The report draws a harder line where agents touch money. It recommends explainability that traces intermediate steps and reasoning paths rather than final outputs alone, advises treating agents as synthetic employees under adapted human resources controls, and for agents executing financial transactions, especially with customer funds, sets a higher bar of human approval or dual authorisation above a threshold value, restricted agent access to payment systems, and audit trails of every agent transaction.

A live attack surface

Agentic systems introduce cyber and ICT risks that existing controls were not designed for. Memory poisoning, where malicious data is injected into an agent's retrieval-augmented generation process, can shape its behaviour over time. Prompt injection can redirect agent actions, and the report warns that agents may find novel ways to evade traditional cyber detection. A compromised agent can act. The report flags the risk of agents colluding with other agents to run distributed denial-of-service attacks or spread disinformation on their own.

The FSB recommends applying least privilege to agents and their sub-agents, and adopting dynamic identity and access management that grants, changes or revokes permissions in real time based on behaviour and context, rather than the static profiles used for human users. It notes that advanced models can find and exploit vulnerabilities, including zero-day vulnerabilities, at accelerating speed, which compresses the window between discovery and exploitation. It advises institutions to assess whether their patching can keep pace.

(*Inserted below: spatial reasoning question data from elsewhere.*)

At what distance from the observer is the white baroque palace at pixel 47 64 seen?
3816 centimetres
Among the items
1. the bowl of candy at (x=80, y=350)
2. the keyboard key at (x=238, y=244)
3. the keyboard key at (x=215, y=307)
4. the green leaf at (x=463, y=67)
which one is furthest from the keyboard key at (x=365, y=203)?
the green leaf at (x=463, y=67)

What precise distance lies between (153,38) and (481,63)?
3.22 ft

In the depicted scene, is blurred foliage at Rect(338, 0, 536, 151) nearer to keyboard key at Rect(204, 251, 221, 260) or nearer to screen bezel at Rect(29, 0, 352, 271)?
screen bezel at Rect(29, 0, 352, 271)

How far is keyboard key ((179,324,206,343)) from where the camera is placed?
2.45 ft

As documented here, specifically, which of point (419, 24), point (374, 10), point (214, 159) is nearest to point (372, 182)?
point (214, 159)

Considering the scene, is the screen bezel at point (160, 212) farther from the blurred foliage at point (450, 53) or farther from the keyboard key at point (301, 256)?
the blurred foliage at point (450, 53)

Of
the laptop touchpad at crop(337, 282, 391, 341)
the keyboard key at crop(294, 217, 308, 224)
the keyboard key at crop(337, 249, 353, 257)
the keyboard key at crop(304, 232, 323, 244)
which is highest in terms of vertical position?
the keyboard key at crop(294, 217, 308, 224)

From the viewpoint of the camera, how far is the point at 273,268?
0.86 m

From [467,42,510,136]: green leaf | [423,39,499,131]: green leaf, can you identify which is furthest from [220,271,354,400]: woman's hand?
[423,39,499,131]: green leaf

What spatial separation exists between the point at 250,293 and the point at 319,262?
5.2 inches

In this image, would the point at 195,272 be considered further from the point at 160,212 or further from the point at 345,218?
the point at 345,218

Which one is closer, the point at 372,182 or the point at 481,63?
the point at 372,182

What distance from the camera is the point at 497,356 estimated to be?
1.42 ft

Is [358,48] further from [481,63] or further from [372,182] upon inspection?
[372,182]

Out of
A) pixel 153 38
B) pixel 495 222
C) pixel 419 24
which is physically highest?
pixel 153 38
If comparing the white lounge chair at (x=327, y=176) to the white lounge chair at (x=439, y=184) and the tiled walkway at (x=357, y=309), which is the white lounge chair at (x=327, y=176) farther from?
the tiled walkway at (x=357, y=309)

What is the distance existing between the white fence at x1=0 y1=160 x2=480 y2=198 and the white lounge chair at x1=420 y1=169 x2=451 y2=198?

Agentic AI is moving into production

The FSB's guidance arrives as banks are already running agentic systems in live environments. DBS, for one, has begun building an agent control plane embedded in workflows such as credit memo preparation and customer servicing. JPMorgan's chief analytics officer, Derek Waldron, spoke publicly about the bank’s planned deployment of agents able to run autonomously for hours during 2026, while noting that longer-running agents are not yet ready for corporate use because of security concerns.

The report also warns that reliance on a few cloud, hardware and foundation-model providers, and on shared models and data, could push institutions towards correlated behaviour and amplify herding and procyclicality in a downturn.

The FSB assessed AI's financial-stability implications in 2017 and again in 2024, and this consultation is its first move to turn that into operational guidance. Comments close on 22 July, with the final report due to G20 finance ministers and central bank governors in October. The report is explicit that the 12 practices are not intended to set an international standard, though how regulators treat an October G20 deliverable may decide how that distinction holds.